● THE EXERCISE
Copy out word for word the part of the material that opens with the line containing "this 310×165 image." and closes with the line containing "burned toll booth [218, 31, 302, 150]", both of those lines included.

● RECORDS SHOWN

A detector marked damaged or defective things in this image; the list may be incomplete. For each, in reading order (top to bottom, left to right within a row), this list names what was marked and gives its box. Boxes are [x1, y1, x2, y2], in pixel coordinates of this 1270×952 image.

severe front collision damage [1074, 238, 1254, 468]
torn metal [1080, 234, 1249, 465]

* * *

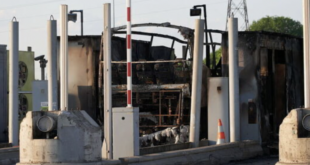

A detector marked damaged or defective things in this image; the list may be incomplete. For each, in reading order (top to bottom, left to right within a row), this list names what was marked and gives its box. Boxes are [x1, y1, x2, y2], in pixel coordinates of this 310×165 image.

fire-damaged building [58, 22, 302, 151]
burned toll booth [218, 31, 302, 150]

● ANSWER BELOW
A detector marked damaged or defective things in this image; the list may be incomplete. For each, in reading order (top to bottom, left to right within a row), this list names what was marked and gives its box. Boxes are [x1, y1, x2, y2], in pixel coordinates of this 310×165 image.

fire-damaged building [58, 22, 302, 151]
burned toll booth [218, 31, 302, 150]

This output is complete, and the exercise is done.